--- REQUIREMENTS ---
Output exactly, please, the lines of the records below from the one containing "Do plastic latch" through the final line.

[Extracted records]
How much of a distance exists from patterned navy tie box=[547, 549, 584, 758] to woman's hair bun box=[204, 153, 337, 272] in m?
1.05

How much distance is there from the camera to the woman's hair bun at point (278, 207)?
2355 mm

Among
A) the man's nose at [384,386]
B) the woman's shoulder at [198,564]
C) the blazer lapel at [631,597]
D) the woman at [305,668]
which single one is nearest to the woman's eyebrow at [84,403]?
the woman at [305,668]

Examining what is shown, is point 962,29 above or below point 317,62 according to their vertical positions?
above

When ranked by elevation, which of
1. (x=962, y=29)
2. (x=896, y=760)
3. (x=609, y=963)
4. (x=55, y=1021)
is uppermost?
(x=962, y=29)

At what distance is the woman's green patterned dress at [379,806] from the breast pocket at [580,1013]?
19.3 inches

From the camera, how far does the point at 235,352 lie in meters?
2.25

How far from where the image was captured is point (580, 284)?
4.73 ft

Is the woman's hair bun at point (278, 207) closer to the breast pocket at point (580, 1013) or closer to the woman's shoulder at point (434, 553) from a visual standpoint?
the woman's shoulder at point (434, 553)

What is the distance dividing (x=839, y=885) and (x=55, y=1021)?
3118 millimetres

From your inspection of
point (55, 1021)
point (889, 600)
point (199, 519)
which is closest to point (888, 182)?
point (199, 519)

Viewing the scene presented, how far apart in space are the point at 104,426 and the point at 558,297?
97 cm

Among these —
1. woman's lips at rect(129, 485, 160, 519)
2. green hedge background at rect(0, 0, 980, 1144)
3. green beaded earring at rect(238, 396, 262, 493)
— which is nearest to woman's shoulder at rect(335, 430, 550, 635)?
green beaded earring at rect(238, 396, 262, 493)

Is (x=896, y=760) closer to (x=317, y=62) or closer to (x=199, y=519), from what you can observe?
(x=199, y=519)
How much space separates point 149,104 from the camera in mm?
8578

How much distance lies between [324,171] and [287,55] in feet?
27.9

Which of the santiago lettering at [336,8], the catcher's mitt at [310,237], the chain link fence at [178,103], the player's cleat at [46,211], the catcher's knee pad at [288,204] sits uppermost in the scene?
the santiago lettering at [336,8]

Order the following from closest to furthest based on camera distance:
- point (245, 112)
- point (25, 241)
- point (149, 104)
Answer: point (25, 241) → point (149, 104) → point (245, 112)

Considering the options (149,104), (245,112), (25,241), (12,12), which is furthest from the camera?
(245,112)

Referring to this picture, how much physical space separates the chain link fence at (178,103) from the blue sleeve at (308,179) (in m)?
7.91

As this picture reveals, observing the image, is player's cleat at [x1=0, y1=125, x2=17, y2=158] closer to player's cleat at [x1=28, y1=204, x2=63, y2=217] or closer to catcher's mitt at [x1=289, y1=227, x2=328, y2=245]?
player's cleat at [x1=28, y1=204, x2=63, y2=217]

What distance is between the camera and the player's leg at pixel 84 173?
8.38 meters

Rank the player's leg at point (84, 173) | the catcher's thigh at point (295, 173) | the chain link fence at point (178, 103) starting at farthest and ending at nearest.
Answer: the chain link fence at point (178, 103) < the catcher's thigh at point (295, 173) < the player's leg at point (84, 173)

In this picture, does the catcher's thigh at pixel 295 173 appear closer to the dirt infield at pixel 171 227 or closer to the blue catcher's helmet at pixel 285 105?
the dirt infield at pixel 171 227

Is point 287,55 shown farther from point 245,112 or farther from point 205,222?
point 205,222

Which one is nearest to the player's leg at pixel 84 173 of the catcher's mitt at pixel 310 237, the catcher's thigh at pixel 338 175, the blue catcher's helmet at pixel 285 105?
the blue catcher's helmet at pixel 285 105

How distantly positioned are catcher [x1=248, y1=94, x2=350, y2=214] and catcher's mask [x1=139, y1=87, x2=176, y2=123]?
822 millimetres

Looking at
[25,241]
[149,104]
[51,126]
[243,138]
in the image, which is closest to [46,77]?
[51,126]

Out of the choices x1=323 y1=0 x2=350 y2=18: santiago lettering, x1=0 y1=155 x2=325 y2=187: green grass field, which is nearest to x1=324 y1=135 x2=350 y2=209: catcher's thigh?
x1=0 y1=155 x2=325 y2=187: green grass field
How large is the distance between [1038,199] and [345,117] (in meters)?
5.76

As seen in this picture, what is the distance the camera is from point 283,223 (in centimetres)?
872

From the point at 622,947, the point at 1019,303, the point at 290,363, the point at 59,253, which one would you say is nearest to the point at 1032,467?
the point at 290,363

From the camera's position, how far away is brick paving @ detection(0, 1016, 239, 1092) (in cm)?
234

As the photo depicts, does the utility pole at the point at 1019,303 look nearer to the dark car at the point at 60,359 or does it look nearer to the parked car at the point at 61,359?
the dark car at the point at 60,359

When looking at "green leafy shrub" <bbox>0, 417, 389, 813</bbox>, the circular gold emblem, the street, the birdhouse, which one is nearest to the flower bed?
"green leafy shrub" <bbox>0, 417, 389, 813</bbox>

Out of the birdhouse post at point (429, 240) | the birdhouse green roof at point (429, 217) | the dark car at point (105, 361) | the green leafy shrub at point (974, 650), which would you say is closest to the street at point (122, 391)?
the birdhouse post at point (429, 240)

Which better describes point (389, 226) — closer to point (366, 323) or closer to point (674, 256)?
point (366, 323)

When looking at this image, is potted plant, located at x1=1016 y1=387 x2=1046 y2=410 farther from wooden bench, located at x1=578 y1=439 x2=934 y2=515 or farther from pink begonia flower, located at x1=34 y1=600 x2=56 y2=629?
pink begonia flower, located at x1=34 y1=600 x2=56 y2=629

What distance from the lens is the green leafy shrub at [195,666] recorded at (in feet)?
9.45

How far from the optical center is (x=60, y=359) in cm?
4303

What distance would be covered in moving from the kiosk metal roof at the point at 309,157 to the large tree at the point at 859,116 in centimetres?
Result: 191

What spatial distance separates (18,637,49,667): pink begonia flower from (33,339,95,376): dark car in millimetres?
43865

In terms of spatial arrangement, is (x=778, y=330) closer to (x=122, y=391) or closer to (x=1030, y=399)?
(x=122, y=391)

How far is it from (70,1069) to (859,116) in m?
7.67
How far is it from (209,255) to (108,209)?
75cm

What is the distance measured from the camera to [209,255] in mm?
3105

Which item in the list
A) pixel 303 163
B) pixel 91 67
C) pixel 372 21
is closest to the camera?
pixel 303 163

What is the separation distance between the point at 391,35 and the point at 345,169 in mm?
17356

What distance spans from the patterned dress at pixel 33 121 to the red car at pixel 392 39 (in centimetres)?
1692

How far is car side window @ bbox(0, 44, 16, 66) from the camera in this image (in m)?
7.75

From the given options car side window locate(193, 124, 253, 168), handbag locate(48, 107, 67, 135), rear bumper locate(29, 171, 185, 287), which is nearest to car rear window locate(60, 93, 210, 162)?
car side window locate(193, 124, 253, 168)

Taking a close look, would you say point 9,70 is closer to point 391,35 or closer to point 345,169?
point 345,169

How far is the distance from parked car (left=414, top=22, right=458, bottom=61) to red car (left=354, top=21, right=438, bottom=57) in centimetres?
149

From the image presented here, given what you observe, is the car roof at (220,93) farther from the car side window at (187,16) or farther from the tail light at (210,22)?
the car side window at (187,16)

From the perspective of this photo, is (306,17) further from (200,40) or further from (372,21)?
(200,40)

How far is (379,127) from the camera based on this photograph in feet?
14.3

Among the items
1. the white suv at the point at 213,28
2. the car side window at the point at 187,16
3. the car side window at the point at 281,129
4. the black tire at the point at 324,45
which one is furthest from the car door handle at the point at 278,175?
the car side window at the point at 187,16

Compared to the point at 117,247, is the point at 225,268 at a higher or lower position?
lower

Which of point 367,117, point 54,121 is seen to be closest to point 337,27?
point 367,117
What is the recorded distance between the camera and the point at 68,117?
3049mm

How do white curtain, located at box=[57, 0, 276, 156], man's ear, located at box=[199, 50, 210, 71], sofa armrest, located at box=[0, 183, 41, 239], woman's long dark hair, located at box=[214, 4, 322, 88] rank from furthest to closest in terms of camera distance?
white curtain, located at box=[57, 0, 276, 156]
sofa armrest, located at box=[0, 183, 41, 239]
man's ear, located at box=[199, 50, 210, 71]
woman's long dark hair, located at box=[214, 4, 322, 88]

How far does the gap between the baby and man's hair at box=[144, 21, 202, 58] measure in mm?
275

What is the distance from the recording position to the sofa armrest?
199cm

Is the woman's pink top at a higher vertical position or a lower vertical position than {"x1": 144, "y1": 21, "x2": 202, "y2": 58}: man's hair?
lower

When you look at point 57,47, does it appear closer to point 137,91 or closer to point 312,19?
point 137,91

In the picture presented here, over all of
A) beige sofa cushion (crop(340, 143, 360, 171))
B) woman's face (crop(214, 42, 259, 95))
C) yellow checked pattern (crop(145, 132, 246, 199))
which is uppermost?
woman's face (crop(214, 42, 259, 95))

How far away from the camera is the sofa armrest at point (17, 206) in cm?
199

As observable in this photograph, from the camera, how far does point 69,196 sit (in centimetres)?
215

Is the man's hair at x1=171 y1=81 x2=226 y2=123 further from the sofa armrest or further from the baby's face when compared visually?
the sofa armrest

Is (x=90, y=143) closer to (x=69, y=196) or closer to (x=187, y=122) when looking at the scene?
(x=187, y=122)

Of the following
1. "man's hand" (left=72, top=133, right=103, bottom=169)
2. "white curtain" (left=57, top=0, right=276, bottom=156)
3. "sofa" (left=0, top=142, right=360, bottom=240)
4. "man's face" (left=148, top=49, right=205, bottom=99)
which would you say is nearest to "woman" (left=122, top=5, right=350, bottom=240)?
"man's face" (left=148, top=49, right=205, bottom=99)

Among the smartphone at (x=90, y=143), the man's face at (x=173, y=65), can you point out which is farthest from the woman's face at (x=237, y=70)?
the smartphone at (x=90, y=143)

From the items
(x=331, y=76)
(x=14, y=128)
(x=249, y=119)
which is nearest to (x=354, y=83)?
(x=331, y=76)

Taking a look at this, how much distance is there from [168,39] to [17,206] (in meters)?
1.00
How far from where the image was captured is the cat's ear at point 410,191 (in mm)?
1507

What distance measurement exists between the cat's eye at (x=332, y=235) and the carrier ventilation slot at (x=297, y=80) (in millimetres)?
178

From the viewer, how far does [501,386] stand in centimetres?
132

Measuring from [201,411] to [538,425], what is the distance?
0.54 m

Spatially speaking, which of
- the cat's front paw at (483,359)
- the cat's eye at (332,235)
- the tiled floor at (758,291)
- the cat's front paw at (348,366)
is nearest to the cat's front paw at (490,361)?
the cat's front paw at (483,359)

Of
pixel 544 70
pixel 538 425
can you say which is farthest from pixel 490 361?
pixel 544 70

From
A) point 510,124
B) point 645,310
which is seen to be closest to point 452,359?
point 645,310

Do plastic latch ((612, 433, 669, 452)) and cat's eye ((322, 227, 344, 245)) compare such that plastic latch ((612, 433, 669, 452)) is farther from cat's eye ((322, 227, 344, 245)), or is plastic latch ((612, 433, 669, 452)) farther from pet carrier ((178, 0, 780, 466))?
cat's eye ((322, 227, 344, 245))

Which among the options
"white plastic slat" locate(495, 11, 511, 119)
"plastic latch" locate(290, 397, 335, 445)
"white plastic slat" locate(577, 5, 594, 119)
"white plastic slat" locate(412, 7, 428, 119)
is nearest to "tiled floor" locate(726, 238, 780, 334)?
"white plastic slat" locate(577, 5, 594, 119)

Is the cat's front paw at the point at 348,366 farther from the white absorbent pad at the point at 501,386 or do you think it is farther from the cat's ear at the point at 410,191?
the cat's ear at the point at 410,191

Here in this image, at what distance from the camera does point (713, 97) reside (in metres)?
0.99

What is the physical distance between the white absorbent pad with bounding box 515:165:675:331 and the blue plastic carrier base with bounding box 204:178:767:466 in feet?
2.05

--- CORRECT OUTPUT ---
Do plastic latch ((612, 433, 669, 452)) and cat's eye ((322, 227, 344, 245)) compare such that plastic latch ((612, 433, 669, 452)) is farther from cat's eye ((322, 227, 344, 245)), or is plastic latch ((612, 433, 669, 452)) farther from pet carrier ((178, 0, 780, 466))?
cat's eye ((322, 227, 344, 245))

Which among the options
"white plastic slat" locate(495, 11, 511, 119)
"plastic latch" locate(290, 397, 335, 445)
"white plastic slat" locate(577, 5, 594, 119)
"white plastic slat" locate(412, 7, 428, 119)
is nearest to "tiled floor" locate(726, 238, 780, 334)?
"white plastic slat" locate(577, 5, 594, 119)

Is the cat's front paw at the point at 348,366 farther from the white absorbent pad at the point at 501,386 or do you think it is farther from the cat's ear at the point at 410,191?
the cat's ear at the point at 410,191

Here in this image, at what distance from the camera does point (713, 97) reside (in metres)?
0.99

What is the physical distance between the white absorbent pad with bounding box 515:165:675:331 and the blue plastic carrier base with bounding box 204:178:767:466 in feet?
2.05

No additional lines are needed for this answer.